Reverse charging testing: Simulates reverse connection of the battery to test whether the protection circuit can prevent danger.

(iii) Environmental Safety Testing—Reliability Under Extreme Conditions

High-temperature testing: Stores or operates the battery at 85°C–130°C to observe whether it expands or leaks.

Low-temperature testing: Charges and discharges the battery at -40°C to evaluate whether its performance drops significantly.

Temperature cycling testing: Alternates between -40°C and 85°C to test the battery’s weather resistance.

Humidity testing: Tests insulation and corrosion under high-temperature and high-humidity conditions (such as 95% RH at 85°C).

(iv) Other Specialized Testing

Salt spray testing : Simulates coastal or highly corrosive environments to check the corrosion resistance of the battery’s casing and interfaces.

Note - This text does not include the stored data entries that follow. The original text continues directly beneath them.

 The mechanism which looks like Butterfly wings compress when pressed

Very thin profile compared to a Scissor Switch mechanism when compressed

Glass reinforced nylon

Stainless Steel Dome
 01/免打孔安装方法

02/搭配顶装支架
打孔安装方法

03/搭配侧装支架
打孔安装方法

Low-pressure testing : Simulates high-altitude environments (such as 11.6kPa) to verify whether the battery expands or leaks.

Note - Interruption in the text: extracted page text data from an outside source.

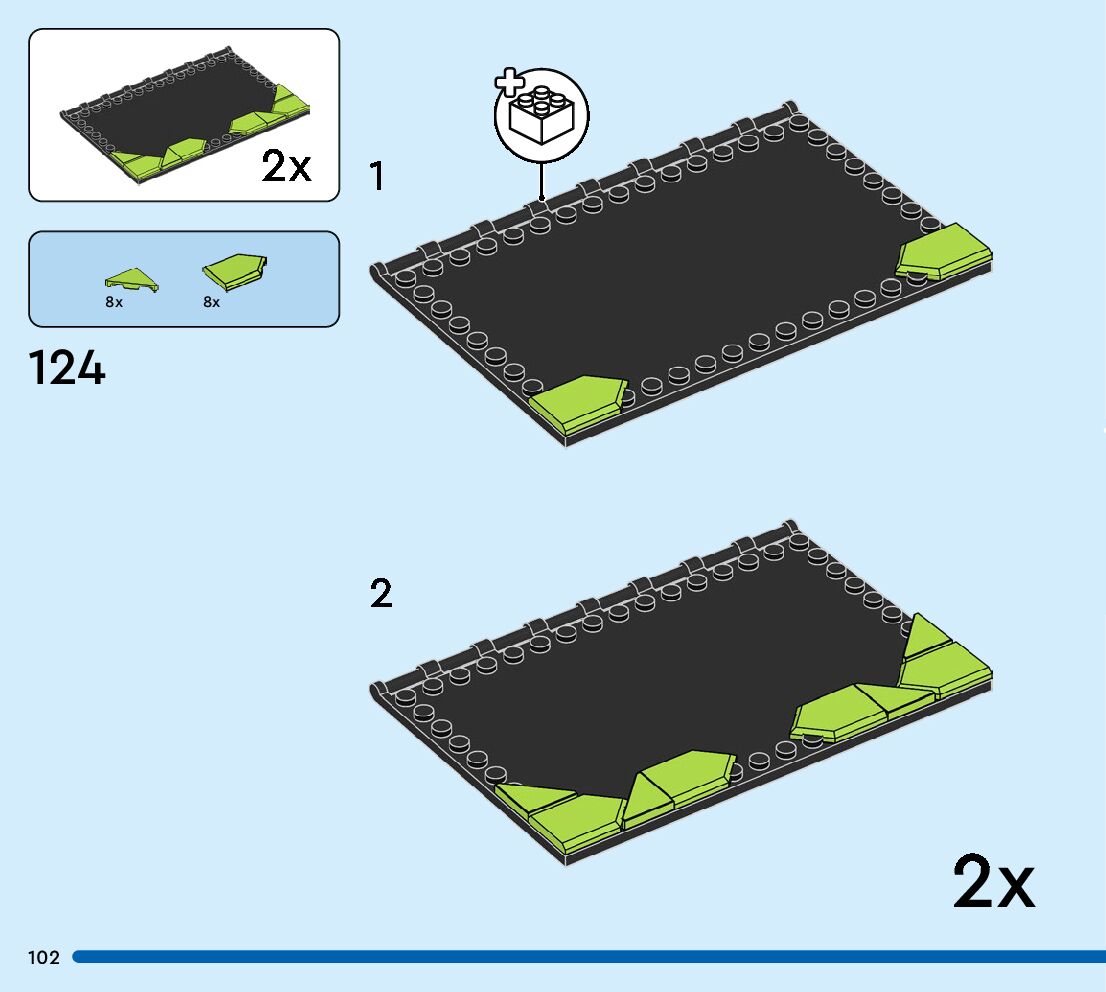 2x

8x 8x

124

1

2

2x

102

EMC testing : Tests the ability of the battery management system (BMS) to resist electromagnetic interference to prevent the misfiring of protection mechanisms.

 III. Practical Significance of Safety Testing

  1. Ensuring user safety : Prevents battery fires and explosions.

  2. Meeting regulatory requirements: Gaining certification is necessary for entering international the market.

  3. Optimizing battery design : Improves materials, structure, and BMS systems based on test data.

  4. Enhancing brand reputation: Products that undergo strict testing are more trusted by consumers and partners.

 IV. Summary

Lithium battery safety testing is a core part of ensuring product reliability, involving verification in mechanical, electrical, and environmental aspects. Amensolar Lithium Batteries have excelled in this area, passing many strict test items, including vibration, shock, compression, needle penetration, and drop tests in mechanical testing safety; overcharge, over-discharge, short-circuit, and reverse charging tests in electrical safety testing; high- and low-temperature, temperature cycling, and humidity tests in environmental safety testing; and salt spray, low-pressure, and EMC tests in other specialized testing. These tests have comprehensively verified the safety and reliability of the batteries.

In terms of certification, Amensolar Lithium Batteries have also achieved a lot, obtaining international authoritative certifications such as UL 1973, IEC62619, IEC 61000, CE, and UN38.3. These certifications are strong proof of the high quality of their products. With these comprehensive and strict tests and certifications, the quality of Amensolar Lithium Batteries is fully guaranteed, and users can use them with confidence. As technology progresses and testing standards continue to be upgraded, Amensolar Lithium Battery companies need to keep optimizing battery design to meet higher safety requirements. Consumers, manufacturers, and regulatory authorities should all pay attention to battery safety to jointly promote the healthy development of the industry.